[WHAT IS NEEDED]
Write out every item below word for word, leaving out the pictures.

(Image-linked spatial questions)
"""

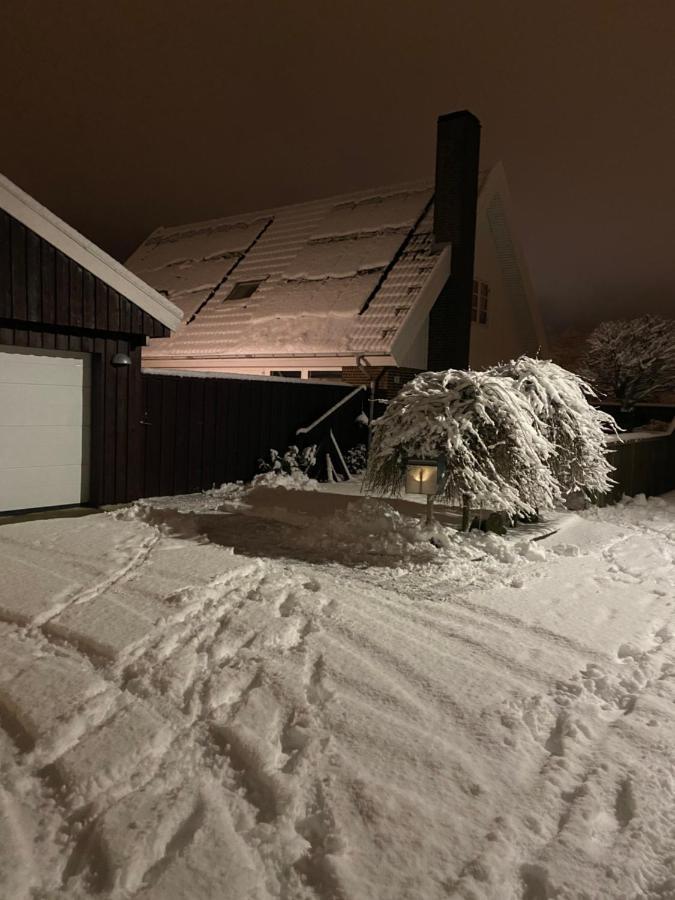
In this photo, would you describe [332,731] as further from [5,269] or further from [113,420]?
[5,269]

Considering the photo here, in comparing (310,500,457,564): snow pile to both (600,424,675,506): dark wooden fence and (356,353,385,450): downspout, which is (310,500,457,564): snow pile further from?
(356,353,385,450): downspout

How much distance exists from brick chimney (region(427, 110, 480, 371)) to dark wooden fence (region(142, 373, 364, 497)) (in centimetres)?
371

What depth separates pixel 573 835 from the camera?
239 cm

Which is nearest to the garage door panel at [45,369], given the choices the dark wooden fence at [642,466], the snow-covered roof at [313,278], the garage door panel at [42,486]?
the garage door panel at [42,486]

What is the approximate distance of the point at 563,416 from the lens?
24.5 feet

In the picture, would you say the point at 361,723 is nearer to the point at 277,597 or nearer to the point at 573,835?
the point at 573,835

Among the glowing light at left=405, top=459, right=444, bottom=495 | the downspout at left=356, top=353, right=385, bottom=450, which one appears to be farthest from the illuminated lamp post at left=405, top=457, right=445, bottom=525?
the downspout at left=356, top=353, right=385, bottom=450

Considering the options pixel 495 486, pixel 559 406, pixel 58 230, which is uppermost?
pixel 58 230

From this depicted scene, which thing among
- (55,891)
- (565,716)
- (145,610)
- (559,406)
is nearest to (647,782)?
(565,716)

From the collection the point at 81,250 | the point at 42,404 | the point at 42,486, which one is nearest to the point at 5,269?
the point at 81,250

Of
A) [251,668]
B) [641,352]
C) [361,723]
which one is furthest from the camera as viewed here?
[641,352]

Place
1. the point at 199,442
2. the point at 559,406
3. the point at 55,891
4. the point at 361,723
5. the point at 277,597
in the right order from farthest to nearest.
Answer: the point at 199,442 → the point at 559,406 → the point at 277,597 → the point at 361,723 → the point at 55,891

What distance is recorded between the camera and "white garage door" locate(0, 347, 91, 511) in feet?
25.8

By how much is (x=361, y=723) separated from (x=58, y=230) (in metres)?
7.28
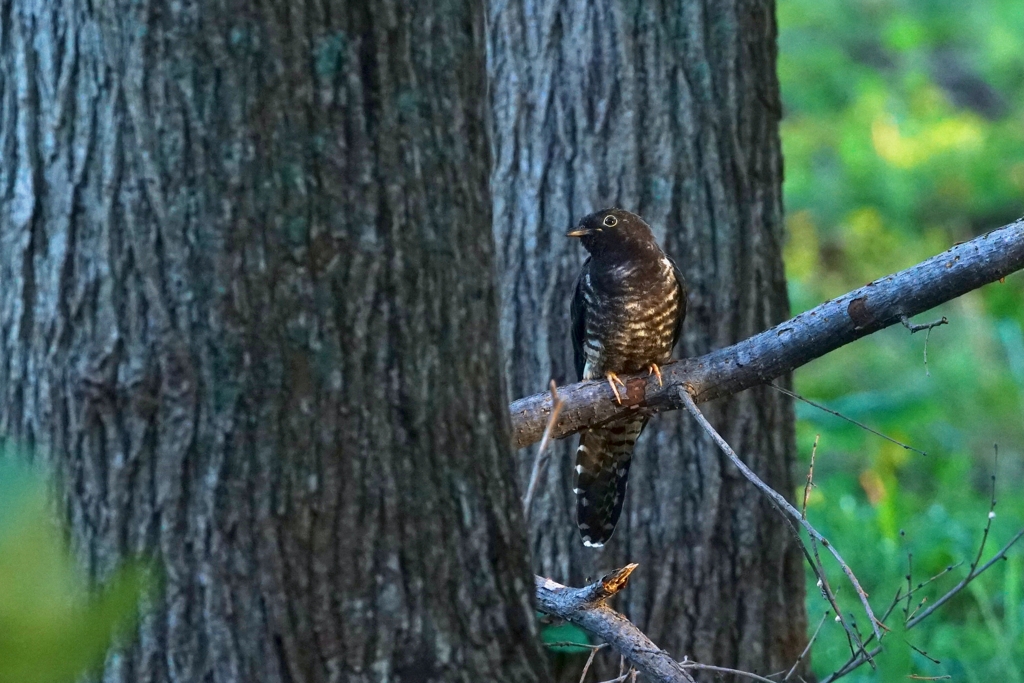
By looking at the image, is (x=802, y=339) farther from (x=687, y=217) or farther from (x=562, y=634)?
(x=562, y=634)

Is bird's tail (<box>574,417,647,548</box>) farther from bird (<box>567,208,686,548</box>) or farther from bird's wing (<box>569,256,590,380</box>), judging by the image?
bird's wing (<box>569,256,590,380</box>)

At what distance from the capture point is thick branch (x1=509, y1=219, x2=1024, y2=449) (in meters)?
2.41

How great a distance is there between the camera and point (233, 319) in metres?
1.55

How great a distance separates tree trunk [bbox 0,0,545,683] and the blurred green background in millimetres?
2850

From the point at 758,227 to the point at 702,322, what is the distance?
369 mm

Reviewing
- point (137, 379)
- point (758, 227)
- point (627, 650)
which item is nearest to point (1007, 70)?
point (758, 227)

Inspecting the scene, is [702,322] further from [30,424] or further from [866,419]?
[866,419]

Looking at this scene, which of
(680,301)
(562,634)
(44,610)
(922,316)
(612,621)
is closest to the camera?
(44,610)

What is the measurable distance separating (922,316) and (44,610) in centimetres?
833

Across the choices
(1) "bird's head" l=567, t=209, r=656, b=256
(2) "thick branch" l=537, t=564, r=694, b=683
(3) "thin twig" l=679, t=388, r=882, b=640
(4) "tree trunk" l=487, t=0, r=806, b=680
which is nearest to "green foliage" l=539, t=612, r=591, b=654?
(4) "tree trunk" l=487, t=0, r=806, b=680

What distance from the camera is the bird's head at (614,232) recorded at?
3.35m

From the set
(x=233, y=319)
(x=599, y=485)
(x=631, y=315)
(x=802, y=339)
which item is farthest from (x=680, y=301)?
(x=233, y=319)

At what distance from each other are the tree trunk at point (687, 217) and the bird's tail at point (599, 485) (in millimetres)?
79

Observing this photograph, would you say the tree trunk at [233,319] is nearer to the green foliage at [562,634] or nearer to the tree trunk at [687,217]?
the green foliage at [562,634]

"""

[RESULT FOR THIS TASK]
In this photo, would you describe [332,731] as further from [5,269] or further from [113,420]?
[5,269]

Considering the photo here, in comparing (310,500,457,564): snow pile to both (600,424,675,506): dark wooden fence and (356,353,385,450): downspout, which is (310,500,457,564): snow pile further from?
(356,353,385,450): downspout

How much distance exists from brick chimney (region(427, 110, 480, 371)) to dark wooden fence (region(142, 373, 364, 497)) (in centimetres)?
371

What depth separates pixel 573 835 from the camera?
239 cm

Which is nearest to the garage door panel at [45,369], given the choices the dark wooden fence at [642,466], the snow-covered roof at [313,278], the garage door panel at [42,486]?
the garage door panel at [42,486]

What is the approximate distance of the point at 563,416 from the lens?
24.5 feet

In the picture, would you say the point at 361,723 is nearer to the point at 277,597 or nearer to the point at 573,835?
the point at 573,835

Among the glowing light at left=405, top=459, right=444, bottom=495 | the downspout at left=356, top=353, right=385, bottom=450, which one appears to be farthest from the illuminated lamp post at left=405, top=457, right=445, bottom=525?
the downspout at left=356, top=353, right=385, bottom=450

Considering the options pixel 495 486, pixel 559 406, pixel 58 230, which is uppermost?
pixel 58 230

From this depicted scene, which thing among
- (55,891)
- (565,716)
- (145,610)
- (559,406)
is nearest to (647,782)?
(565,716)

From the collection the point at 81,250 | the point at 42,404 | the point at 42,486, which one is nearest to the point at 5,269?
the point at 81,250

Of
A) [251,668]
B) [641,352]
C) [361,723]
which one is furthest from the camera as viewed here?
[641,352]

Place
1. the point at 199,442
2. the point at 559,406
3. the point at 55,891
4. the point at 361,723
5. the point at 277,597
in the right order from farthest to nearest.
Answer: the point at 199,442 → the point at 559,406 → the point at 277,597 → the point at 361,723 → the point at 55,891

What distance is recorded between the camera and "white garage door" locate(0, 347, 91, 511) in feet?
25.8

By how much is (x=361, y=723) separated from (x=58, y=230) (in metres)?
7.28
By looking at the image, is (x=802, y=339) farther from (x=687, y=217) or farther from (x=562, y=634)?
(x=562, y=634)

Is bird's tail (<box>574,417,647,548</box>) farther from bird (<box>567,208,686,548</box>) or farther from bird's wing (<box>569,256,590,380</box>), judging by the image?
bird's wing (<box>569,256,590,380</box>)

At what distance from the capture point is thick branch (x1=509, y1=219, x2=1024, y2=449) (in meters)?
2.41

How great a distance is there between the camera and point (233, 319) in metres?
1.55

How great a distance separates tree trunk [bbox 0,0,545,683] and the blurred green background in millimetres?
2850

From the point at 758,227 to the point at 702,322, what is the distance?
369 mm

Reviewing
- point (137, 379)
- point (758, 227)
- point (627, 650)
which item is nearest to point (1007, 70)?
point (758, 227)

Inspecting the scene, is [702,322] further from [30,424] or further from [866,419]?
[866,419]

Looking at this scene, which of
(680,301)
(562,634)
(44,610)
(922,316)
(612,621)
is closest to the camera?
(44,610)

What is the measurable distance separating (922,316) and (44,610) in centimetres?
833

Across the choices
(1) "bird's head" l=567, t=209, r=656, b=256
(2) "thick branch" l=537, t=564, r=694, b=683
(3) "thin twig" l=679, t=388, r=882, b=640
(4) "tree trunk" l=487, t=0, r=806, b=680
which is nearest to "green foliage" l=539, t=612, r=591, b=654?
(4) "tree trunk" l=487, t=0, r=806, b=680

What distance from the camera is the bird's head at (614,232) recorded at?
3.35m

From the set
(x=233, y=319)
(x=599, y=485)
(x=631, y=315)
(x=802, y=339)
which item is farthest from (x=680, y=301)?
(x=233, y=319)

At what distance from each other are the tree trunk at point (687, 217) and the bird's tail at point (599, 485) (in millimetres)?
79

Observing this photograph, would you say the tree trunk at [233,319] is nearer to the green foliage at [562,634] or nearer to the tree trunk at [687,217]?
the green foliage at [562,634]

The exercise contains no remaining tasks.